ISSN/ISBN: 0125-2208
PMID: 12549790
Document Number: 6424
Jaundice is very common in neonates during the first few days of life. Severe hyperbilirubinemia is potentially neurotoxic, resulting in bilirubin encephalopathy. Phototherapy has been used widespread and proven to be effective in lowering serum bilirubin. The efficacy of phototherapy depends on the type of light-source, the intensity of light and the area of skin exposed. Double phototherapy with a fiber-optic blanket has been reported to be more effective in reducing bilirubin than conventional phototherapy. However, a fiber-optic blanket or bili-bed is very expensive, thus the authors designed the adapted-double phototherapy by using ordinary fluorescent lamps that are much cheaper and more easily available. To compare the efficacy and safety of adapted-double phototherapy (DP) using daylight fluorescent lamps to conventional phototherapy (CP) in healthy term infants with hyperbilirubinemia. Prospective randomized controlled trial study. Term infants who met phototherapy criteria were randomized into two groups of phototherapy; the adapted DP placing daylight fluorescent lamps 38 cm above and 32 cm below the crib to produce 9-10 microw/cm2/nm (n = 24) versus CP of similar irradiance (n = 27). There were no significant differences between the two groups with respect to birth weight, gestational age, hematocrit at enrollment and cause of hyperbilirubinemia. Infants in the DP group had higher bilirubin levels and were slightly older at the time of enrollment than those in the CP group.
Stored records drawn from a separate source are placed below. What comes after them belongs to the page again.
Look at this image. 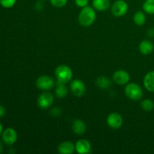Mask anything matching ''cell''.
<instances>
[{
  "instance_id": "obj_20",
  "label": "cell",
  "mask_w": 154,
  "mask_h": 154,
  "mask_svg": "<svg viewBox=\"0 0 154 154\" xmlns=\"http://www.w3.org/2000/svg\"><path fill=\"white\" fill-rule=\"evenodd\" d=\"M142 8L147 14H154V0H145L143 3Z\"/></svg>"
},
{
  "instance_id": "obj_12",
  "label": "cell",
  "mask_w": 154,
  "mask_h": 154,
  "mask_svg": "<svg viewBox=\"0 0 154 154\" xmlns=\"http://www.w3.org/2000/svg\"><path fill=\"white\" fill-rule=\"evenodd\" d=\"M57 150L61 154H72L75 151V144L69 141H63L58 146Z\"/></svg>"
},
{
  "instance_id": "obj_2",
  "label": "cell",
  "mask_w": 154,
  "mask_h": 154,
  "mask_svg": "<svg viewBox=\"0 0 154 154\" xmlns=\"http://www.w3.org/2000/svg\"><path fill=\"white\" fill-rule=\"evenodd\" d=\"M55 75L57 82L66 84L72 81L73 72L69 66L66 65H60L56 69Z\"/></svg>"
},
{
  "instance_id": "obj_15",
  "label": "cell",
  "mask_w": 154,
  "mask_h": 154,
  "mask_svg": "<svg viewBox=\"0 0 154 154\" xmlns=\"http://www.w3.org/2000/svg\"><path fill=\"white\" fill-rule=\"evenodd\" d=\"M138 48H139V51L141 52V54H144V55H149L153 51L154 45L150 41L144 40L140 43Z\"/></svg>"
},
{
  "instance_id": "obj_4",
  "label": "cell",
  "mask_w": 154,
  "mask_h": 154,
  "mask_svg": "<svg viewBox=\"0 0 154 154\" xmlns=\"http://www.w3.org/2000/svg\"><path fill=\"white\" fill-rule=\"evenodd\" d=\"M36 86L38 88L43 91H49L55 86V82L51 77L48 75L39 76L36 80Z\"/></svg>"
},
{
  "instance_id": "obj_5",
  "label": "cell",
  "mask_w": 154,
  "mask_h": 154,
  "mask_svg": "<svg viewBox=\"0 0 154 154\" xmlns=\"http://www.w3.org/2000/svg\"><path fill=\"white\" fill-rule=\"evenodd\" d=\"M129 6L124 0H117L111 6V14L116 17H123L127 13Z\"/></svg>"
},
{
  "instance_id": "obj_13",
  "label": "cell",
  "mask_w": 154,
  "mask_h": 154,
  "mask_svg": "<svg viewBox=\"0 0 154 154\" xmlns=\"http://www.w3.org/2000/svg\"><path fill=\"white\" fill-rule=\"evenodd\" d=\"M72 128L74 133L78 135H83V134L85 133L86 130H87V126H86L85 123L83 120H79V119L74 120Z\"/></svg>"
},
{
  "instance_id": "obj_11",
  "label": "cell",
  "mask_w": 154,
  "mask_h": 154,
  "mask_svg": "<svg viewBox=\"0 0 154 154\" xmlns=\"http://www.w3.org/2000/svg\"><path fill=\"white\" fill-rule=\"evenodd\" d=\"M75 151L80 154H87L91 151V144L87 139H79L75 144Z\"/></svg>"
},
{
  "instance_id": "obj_6",
  "label": "cell",
  "mask_w": 154,
  "mask_h": 154,
  "mask_svg": "<svg viewBox=\"0 0 154 154\" xmlns=\"http://www.w3.org/2000/svg\"><path fill=\"white\" fill-rule=\"evenodd\" d=\"M54 102V97L52 93L45 91L38 96L37 100L38 105L42 109H48L51 108Z\"/></svg>"
},
{
  "instance_id": "obj_26",
  "label": "cell",
  "mask_w": 154,
  "mask_h": 154,
  "mask_svg": "<svg viewBox=\"0 0 154 154\" xmlns=\"http://www.w3.org/2000/svg\"><path fill=\"white\" fill-rule=\"evenodd\" d=\"M5 114V108H4V106L0 105V118L3 117Z\"/></svg>"
},
{
  "instance_id": "obj_17",
  "label": "cell",
  "mask_w": 154,
  "mask_h": 154,
  "mask_svg": "<svg viewBox=\"0 0 154 154\" xmlns=\"http://www.w3.org/2000/svg\"><path fill=\"white\" fill-rule=\"evenodd\" d=\"M96 84L99 88L102 89V90H107L111 87V81L107 77L100 76L96 79Z\"/></svg>"
},
{
  "instance_id": "obj_21",
  "label": "cell",
  "mask_w": 154,
  "mask_h": 154,
  "mask_svg": "<svg viewBox=\"0 0 154 154\" xmlns=\"http://www.w3.org/2000/svg\"><path fill=\"white\" fill-rule=\"evenodd\" d=\"M141 107L144 111H150L154 108V102L150 99H143L141 102Z\"/></svg>"
},
{
  "instance_id": "obj_28",
  "label": "cell",
  "mask_w": 154,
  "mask_h": 154,
  "mask_svg": "<svg viewBox=\"0 0 154 154\" xmlns=\"http://www.w3.org/2000/svg\"><path fill=\"white\" fill-rule=\"evenodd\" d=\"M3 132V127H2V125L1 124V123H0V135L2 134Z\"/></svg>"
},
{
  "instance_id": "obj_14",
  "label": "cell",
  "mask_w": 154,
  "mask_h": 154,
  "mask_svg": "<svg viewBox=\"0 0 154 154\" xmlns=\"http://www.w3.org/2000/svg\"><path fill=\"white\" fill-rule=\"evenodd\" d=\"M144 86L146 90L154 93V71L146 74L144 78Z\"/></svg>"
},
{
  "instance_id": "obj_8",
  "label": "cell",
  "mask_w": 154,
  "mask_h": 154,
  "mask_svg": "<svg viewBox=\"0 0 154 154\" xmlns=\"http://www.w3.org/2000/svg\"><path fill=\"white\" fill-rule=\"evenodd\" d=\"M123 123V117L120 114L116 112H113L110 114L107 117V123L109 127L111 129H120Z\"/></svg>"
},
{
  "instance_id": "obj_16",
  "label": "cell",
  "mask_w": 154,
  "mask_h": 154,
  "mask_svg": "<svg viewBox=\"0 0 154 154\" xmlns=\"http://www.w3.org/2000/svg\"><path fill=\"white\" fill-rule=\"evenodd\" d=\"M93 6L98 11H105L111 6L109 0H93Z\"/></svg>"
},
{
  "instance_id": "obj_27",
  "label": "cell",
  "mask_w": 154,
  "mask_h": 154,
  "mask_svg": "<svg viewBox=\"0 0 154 154\" xmlns=\"http://www.w3.org/2000/svg\"><path fill=\"white\" fill-rule=\"evenodd\" d=\"M148 35L150 37H153L154 36V29H150V30H148Z\"/></svg>"
},
{
  "instance_id": "obj_19",
  "label": "cell",
  "mask_w": 154,
  "mask_h": 154,
  "mask_svg": "<svg viewBox=\"0 0 154 154\" xmlns=\"http://www.w3.org/2000/svg\"><path fill=\"white\" fill-rule=\"evenodd\" d=\"M133 21L137 26H142L146 22V16L143 11H137L133 16Z\"/></svg>"
},
{
  "instance_id": "obj_25",
  "label": "cell",
  "mask_w": 154,
  "mask_h": 154,
  "mask_svg": "<svg viewBox=\"0 0 154 154\" xmlns=\"http://www.w3.org/2000/svg\"><path fill=\"white\" fill-rule=\"evenodd\" d=\"M51 114L54 117H58L62 114V111L59 108H54L51 111Z\"/></svg>"
},
{
  "instance_id": "obj_22",
  "label": "cell",
  "mask_w": 154,
  "mask_h": 154,
  "mask_svg": "<svg viewBox=\"0 0 154 154\" xmlns=\"http://www.w3.org/2000/svg\"><path fill=\"white\" fill-rule=\"evenodd\" d=\"M68 0H50V2L56 8H63L67 4Z\"/></svg>"
},
{
  "instance_id": "obj_3",
  "label": "cell",
  "mask_w": 154,
  "mask_h": 154,
  "mask_svg": "<svg viewBox=\"0 0 154 154\" xmlns=\"http://www.w3.org/2000/svg\"><path fill=\"white\" fill-rule=\"evenodd\" d=\"M124 93L129 99L132 101L141 100L143 97V90L135 83H128L125 87Z\"/></svg>"
},
{
  "instance_id": "obj_24",
  "label": "cell",
  "mask_w": 154,
  "mask_h": 154,
  "mask_svg": "<svg viewBox=\"0 0 154 154\" xmlns=\"http://www.w3.org/2000/svg\"><path fill=\"white\" fill-rule=\"evenodd\" d=\"M75 3L78 7L83 8L88 5L89 0H75Z\"/></svg>"
},
{
  "instance_id": "obj_29",
  "label": "cell",
  "mask_w": 154,
  "mask_h": 154,
  "mask_svg": "<svg viewBox=\"0 0 154 154\" xmlns=\"http://www.w3.org/2000/svg\"><path fill=\"white\" fill-rule=\"evenodd\" d=\"M2 150H3V146H2V142L0 141V153L2 152Z\"/></svg>"
},
{
  "instance_id": "obj_18",
  "label": "cell",
  "mask_w": 154,
  "mask_h": 154,
  "mask_svg": "<svg viewBox=\"0 0 154 154\" xmlns=\"http://www.w3.org/2000/svg\"><path fill=\"white\" fill-rule=\"evenodd\" d=\"M55 94L57 97L60 98V99H63V98L66 97L68 94V88L66 87V84L57 82L55 90Z\"/></svg>"
},
{
  "instance_id": "obj_1",
  "label": "cell",
  "mask_w": 154,
  "mask_h": 154,
  "mask_svg": "<svg viewBox=\"0 0 154 154\" xmlns=\"http://www.w3.org/2000/svg\"><path fill=\"white\" fill-rule=\"evenodd\" d=\"M96 18V11L90 6H86L81 9L78 16V22L82 26L88 27L93 25Z\"/></svg>"
},
{
  "instance_id": "obj_10",
  "label": "cell",
  "mask_w": 154,
  "mask_h": 154,
  "mask_svg": "<svg viewBox=\"0 0 154 154\" xmlns=\"http://www.w3.org/2000/svg\"><path fill=\"white\" fill-rule=\"evenodd\" d=\"M2 140L7 145H12L17 140V133L13 128H8L3 131Z\"/></svg>"
},
{
  "instance_id": "obj_9",
  "label": "cell",
  "mask_w": 154,
  "mask_h": 154,
  "mask_svg": "<svg viewBox=\"0 0 154 154\" xmlns=\"http://www.w3.org/2000/svg\"><path fill=\"white\" fill-rule=\"evenodd\" d=\"M113 80L118 85H126L130 81V76L126 71L117 70L113 75Z\"/></svg>"
},
{
  "instance_id": "obj_30",
  "label": "cell",
  "mask_w": 154,
  "mask_h": 154,
  "mask_svg": "<svg viewBox=\"0 0 154 154\" xmlns=\"http://www.w3.org/2000/svg\"><path fill=\"white\" fill-rule=\"evenodd\" d=\"M42 1H45V0H42Z\"/></svg>"
},
{
  "instance_id": "obj_23",
  "label": "cell",
  "mask_w": 154,
  "mask_h": 154,
  "mask_svg": "<svg viewBox=\"0 0 154 154\" xmlns=\"http://www.w3.org/2000/svg\"><path fill=\"white\" fill-rule=\"evenodd\" d=\"M16 2L17 0H0V4L5 8H10L16 4Z\"/></svg>"
},
{
  "instance_id": "obj_7",
  "label": "cell",
  "mask_w": 154,
  "mask_h": 154,
  "mask_svg": "<svg viewBox=\"0 0 154 154\" xmlns=\"http://www.w3.org/2000/svg\"><path fill=\"white\" fill-rule=\"evenodd\" d=\"M70 90L74 96L81 97L86 92V85L84 81L80 79H75L70 84Z\"/></svg>"
}]
</instances>
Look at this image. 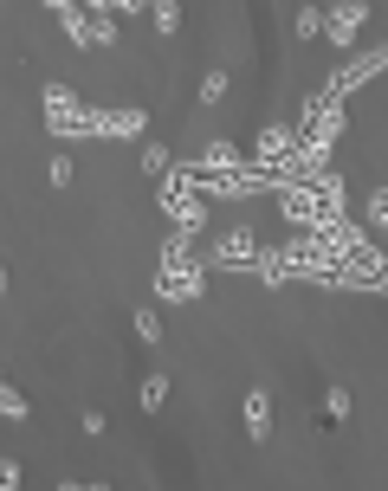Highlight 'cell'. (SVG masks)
I'll use <instances>...</instances> for the list:
<instances>
[{
	"label": "cell",
	"mask_w": 388,
	"mask_h": 491,
	"mask_svg": "<svg viewBox=\"0 0 388 491\" xmlns=\"http://www.w3.org/2000/svg\"><path fill=\"white\" fill-rule=\"evenodd\" d=\"M46 129L59 143H78V136H143L149 117L143 111H91V104L72 97V85H46Z\"/></svg>",
	"instance_id": "6da1fadb"
},
{
	"label": "cell",
	"mask_w": 388,
	"mask_h": 491,
	"mask_svg": "<svg viewBox=\"0 0 388 491\" xmlns=\"http://www.w3.org/2000/svg\"><path fill=\"white\" fill-rule=\"evenodd\" d=\"M52 20L72 33V46H85V52H97V46H117V20L104 13V0H52Z\"/></svg>",
	"instance_id": "7a4b0ae2"
},
{
	"label": "cell",
	"mask_w": 388,
	"mask_h": 491,
	"mask_svg": "<svg viewBox=\"0 0 388 491\" xmlns=\"http://www.w3.org/2000/svg\"><path fill=\"white\" fill-rule=\"evenodd\" d=\"M382 71H388V39H382V46H363L356 59H343L337 71L324 78V91H311V97H324V104H350V91H363L369 78H382Z\"/></svg>",
	"instance_id": "3957f363"
},
{
	"label": "cell",
	"mask_w": 388,
	"mask_h": 491,
	"mask_svg": "<svg viewBox=\"0 0 388 491\" xmlns=\"http://www.w3.org/2000/svg\"><path fill=\"white\" fill-rule=\"evenodd\" d=\"M363 20H369V0H337V7H324V39L337 46V59H356Z\"/></svg>",
	"instance_id": "277c9868"
},
{
	"label": "cell",
	"mask_w": 388,
	"mask_h": 491,
	"mask_svg": "<svg viewBox=\"0 0 388 491\" xmlns=\"http://www.w3.org/2000/svg\"><path fill=\"white\" fill-rule=\"evenodd\" d=\"M156 207L169 213V227H188V233H201V227H207V207H201V195H188V187H181L175 175H162V181H156Z\"/></svg>",
	"instance_id": "5b68a950"
},
{
	"label": "cell",
	"mask_w": 388,
	"mask_h": 491,
	"mask_svg": "<svg viewBox=\"0 0 388 491\" xmlns=\"http://www.w3.org/2000/svg\"><path fill=\"white\" fill-rule=\"evenodd\" d=\"M201 291H207V271H201V265H181V271H162V279H156V297H162V304H194Z\"/></svg>",
	"instance_id": "8992f818"
},
{
	"label": "cell",
	"mask_w": 388,
	"mask_h": 491,
	"mask_svg": "<svg viewBox=\"0 0 388 491\" xmlns=\"http://www.w3.org/2000/svg\"><path fill=\"white\" fill-rule=\"evenodd\" d=\"M240 420H246V440H253V446H266V440H272V388H246V401H240Z\"/></svg>",
	"instance_id": "52a82bcc"
},
{
	"label": "cell",
	"mask_w": 388,
	"mask_h": 491,
	"mask_svg": "<svg viewBox=\"0 0 388 491\" xmlns=\"http://www.w3.org/2000/svg\"><path fill=\"white\" fill-rule=\"evenodd\" d=\"M136 407H143V414H162V407H169V375H143V388H136Z\"/></svg>",
	"instance_id": "ba28073f"
},
{
	"label": "cell",
	"mask_w": 388,
	"mask_h": 491,
	"mask_svg": "<svg viewBox=\"0 0 388 491\" xmlns=\"http://www.w3.org/2000/svg\"><path fill=\"white\" fill-rule=\"evenodd\" d=\"M227 91H233V78H227V65H214V71H201V91H194V97H201L207 111H214V104L227 97Z\"/></svg>",
	"instance_id": "9c48e42d"
},
{
	"label": "cell",
	"mask_w": 388,
	"mask_h": 491,
	"mask_svg": "<svg viewBox=\"0 0 388 491\" xmlns=\"http://www.w3.org/2000/svg\"><path fill=\"white\" fill-rule=\"evenodd\" d=\"M350 407H356L350 388H343V381H330V388H324V420H337V427H343V420H350Z\"/></svg>",
	"instance_id": "30bf717a"
},
{
	"label": "cell",
	"mask_w": 388,
	"mask_h": 491,
	"mask_svg": "<svg viewBox=\"0 0 388 491\" xmlns=\"http://www.w3.org/2000/svg\"><path fill=\"white\" fill-rule=\"evenodd\" d=\"M130 330H136V337H143V343L156 349V343H162V317H156L149 304H136V311H130Z\"/></svg>",
	"instance_id": "8fae6325"
},
{
	"label": "cell",
	"mask_w": 388,
	"mask_h": 491,
	"mask_svg": "<svg viewBox=\"0 0 388 491\" xmlns=\"http://www.w3.org/2000/svg\"><path fill=\"white\" fill-rule=\"evenodd\" d=\"M291 33L298 39H324V7H298L291 13Z\"/></svg>",
	"instance_id": "7c38bea8"
},
{
	"label": "cell",
	"mask_w": 388,
	"mask_h": 491,
	"mask_svg": "<svg viewBox=\"0 0 388 491\" xmlns=\"http://www.w3.org/2000/svg\"><path fill=\"white\" fill-rule=\"evenodd\" d=\"M169 169H175V155L162 149V143H143V175H149V181H162Z\"/></svg>",
	"instance_id": "4fadbf2b"
},
{
	"label": "cell",
	"mask_w": 388,
	"mask_h": 491,
	"mask_svg": "<svg viewBox=\"0 0 388 491\" xmlns=\"http://www.w3.org/2000/svg\"><path fill=\"white\" fill-rule=\"evenodd\" d=\"M0 414H7V420H26V414H33V401H26L13 381H0Z\"/></svg>",
	"instance_id": "5bb4252c"
},
{
	"label": "cell",
	"mask_w": 388,
	"mask_h": 491,
	"mask_svg": "<svg viewBox=\"0 0 388 491\" xmlns=\"http://www.w3.org/2000/svg\"><path fill=\"white\" fill-rule=\"evenodd\" d=\"M149 20H156V33H181V7L175 0H149Z\"/></svg>",
	"instance_id": "9a60e30c"
},
{
	"label": "cell",
	"mask_w": 388,
	"mask_h": 491,
	"mask_svg": "<svg viewBox=\"0 0 388 491\" xmlns=\"http://www.w3.org/2000/svg\"><path fill=\"white\" fill-rule=\"evenodd\" d=\"M369 227L388 239V187H375V195H369Z\"/></svg>",
	"instance_id": "2e32d148"
},
{
	"label": "cell",
	"mask_w": 388,
	"mask_h": 491,
	"mask_svg": "<svg viewBox=\"0 0 388 491\" xmlns=\"http://www.w3.org/2000/svg\"><path fill=\"white\" fill-rule=\"evenodd\" d=\"M72 175H78L72 155H52V162H46V181H52V187H72Z\"/></svg>",
	"instance_id": "e0dca14e"
},
{
	"label": "cell",
	"mask_w": 388,
	"mask_h": 491,
	"mask_svg": "<svg viewBox=\"0 0 388 491\" xmlns=\"http://www.w3.org/2000/svg\"><path fill=\"white\" fill-rule=\"evenodd\" d=\"M0 485H7V491L26 485V466H20V459H0Z\"/></svg>",
	"instance_id": "ac0fdd59"
}]
</instances>
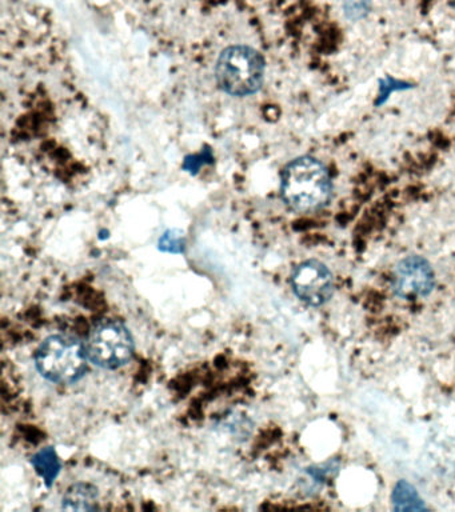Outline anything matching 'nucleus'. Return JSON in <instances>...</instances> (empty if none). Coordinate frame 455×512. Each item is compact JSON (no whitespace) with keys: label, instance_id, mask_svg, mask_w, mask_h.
<instances>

The bilirubin reduction rate after therapy was significantly greater in the DP compared to CP; 0.22 +/- 0.12 mg/dl/h vs 0.14 +/- 0.1 mg/dl/h on day 1 of therapy (p = 0.02) and 0.16 +/- 0.11 mg/ dl/h vs 0.1 +/- 0.05 mg/dl/h on day 2 (p = 0.06). Duration of phototherapy was shorter in DP; 34.9 +/- 12.6 h vs 43.7 +/- 17.5 h in CP group (p = 0.039). No differences in side effects were found between two groups. The adapted-DP using daylight fluorescent lamps in this study has proven to be safe and more effective in reducing bilirubin than CP. It could be an alternative model for intensified phototherapy as it produces a reasonable cost-effectiveness and is easy to apply.